By analyzing the devices, we come to know that a majority (55%) of the users use an android device, while a significantly smaller number (35%) of users use an iPhone.
This kind of analysis may seem insignificant at first, but given that the hashtag being analyzed is related to football matches which are almost certainly streamed online, companies who wish to cater to a large audience of android users and football enthusiasts can be better equipped when advertizing on related advertising channels. This becomes more refined with later insights.- **Insight 2**: From analysing the commonly used words in the relevant tweets.
By analyzing the language used in the tweets, we can find the commonly used words (or buzzwords) used in these posts. From this, we can draw insights about what the popular references are in the community and what it is that the community at large is dicussing at a given time. This becomes especially useful when trying to interact with the community, but only in a few very niche situations.- **Insight 3**: From analysing the location of the users who posted the tweets.
By analysing the locations of the users we can find one very important piece of information, which is the general location of the users/consumers of the media under the hashtag. The reason this is so important is because it allows for a much better understanding of the community and its distibution.
This insight ties in well with the use-case of Insight 1, as with these a company can understand more about the consumers they wish to cater to and make more informed decisions to better cater to their prospective users.
From the selected set of tweets, we notice that a majority (>50%) of the users are posting from different parts of Nigeria. This allows for a better understanding of Insight 5 alongside being valuable information to have.- **Insight 4**: From analysing the commonly paired hashtags.
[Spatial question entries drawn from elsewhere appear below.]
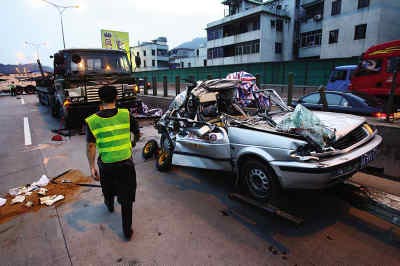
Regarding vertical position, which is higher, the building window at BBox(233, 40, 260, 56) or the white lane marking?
the building window at BBox(233, 40, 260, 56)

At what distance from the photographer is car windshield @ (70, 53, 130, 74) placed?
322 inches

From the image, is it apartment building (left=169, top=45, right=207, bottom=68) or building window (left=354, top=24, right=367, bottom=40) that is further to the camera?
apartment building (left=169, top=45, right=207, bottom=68)

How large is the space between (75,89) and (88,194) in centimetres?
492

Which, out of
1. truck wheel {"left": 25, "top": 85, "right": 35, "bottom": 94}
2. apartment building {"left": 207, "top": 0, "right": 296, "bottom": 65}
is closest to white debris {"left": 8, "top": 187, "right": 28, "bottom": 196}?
truck wheel {"left": 25, "top": 85, "right": 35, "bottom": 94}

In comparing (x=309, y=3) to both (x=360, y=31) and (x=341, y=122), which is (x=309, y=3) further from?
(x=341, y=122)

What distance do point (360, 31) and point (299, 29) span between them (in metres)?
9.85

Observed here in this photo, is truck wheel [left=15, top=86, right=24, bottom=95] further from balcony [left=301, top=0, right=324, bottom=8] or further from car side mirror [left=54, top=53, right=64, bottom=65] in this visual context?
balcony [left=301, top=0, right=324, bottom=8]

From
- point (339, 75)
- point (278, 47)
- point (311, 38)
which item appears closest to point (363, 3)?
point (311, 38)

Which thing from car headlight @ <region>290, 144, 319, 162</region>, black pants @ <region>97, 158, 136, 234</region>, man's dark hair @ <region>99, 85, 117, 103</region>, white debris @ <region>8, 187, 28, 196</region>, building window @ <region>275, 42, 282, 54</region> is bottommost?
white debris @ <region>8, 187, 28, 196</region>

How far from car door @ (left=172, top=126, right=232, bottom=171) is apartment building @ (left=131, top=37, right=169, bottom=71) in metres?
63.7

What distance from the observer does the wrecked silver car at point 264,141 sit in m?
2.81

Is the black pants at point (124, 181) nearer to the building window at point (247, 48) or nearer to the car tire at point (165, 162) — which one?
the car tire at point (165, 162)

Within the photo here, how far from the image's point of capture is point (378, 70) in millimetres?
9133

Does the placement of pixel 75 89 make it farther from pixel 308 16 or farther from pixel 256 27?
pixel 308 16
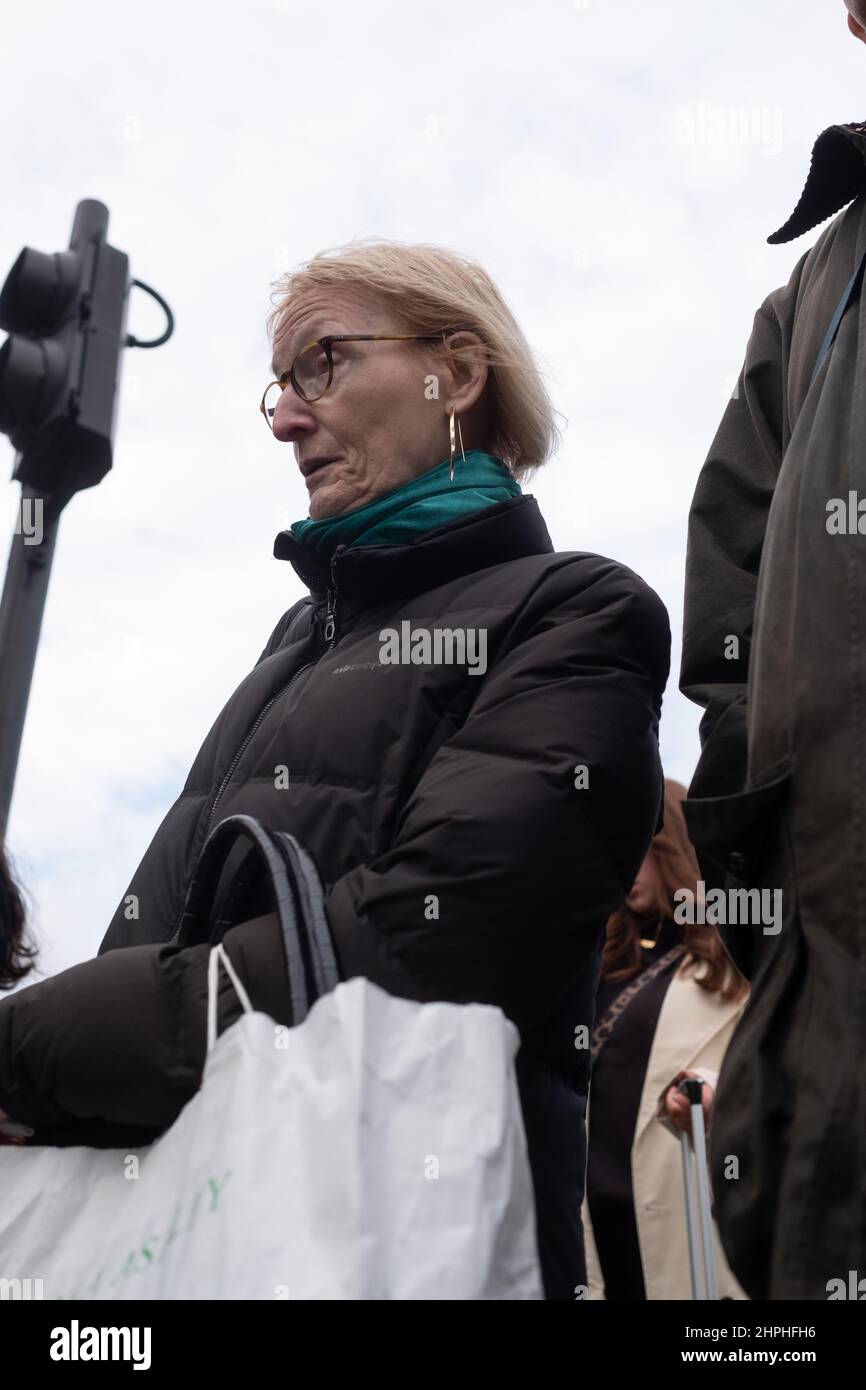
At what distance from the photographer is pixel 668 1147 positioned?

By analysing the hashtags that are commonly tweeted alongside the selected hashtag, we can find a direction to branch out in to analyze more about any aspect of the tweets or the users tweeting the tweets. This becomes especially useful when trying to do market research as shown in Insights 1 and 3. This also allows us to link different hashtags together as they may be similar in terms of the content posted under them.- **Insight 5**: From analysing the time of tweeting the tweets.
By analysing the time of tweetting the tweets, we can gain some useful insights, especially when paired with the user's location.
From just analysing the times of tweeting alone, we can find when the community is most active and when the hashtag is being viewed by the maximum number of people.
By pairing this with the location information of the users, we can find more specific information. An example of such an insight would be gauging the interest levels of the users/audience of these football matches. Are the tweets from certain places coming out as the match is going on or as soon as it ends, or are they coming up at a later time (for example, when it becomes morning for the place in question). Such information can depict how committed members in different areas of the world are to the sport/event.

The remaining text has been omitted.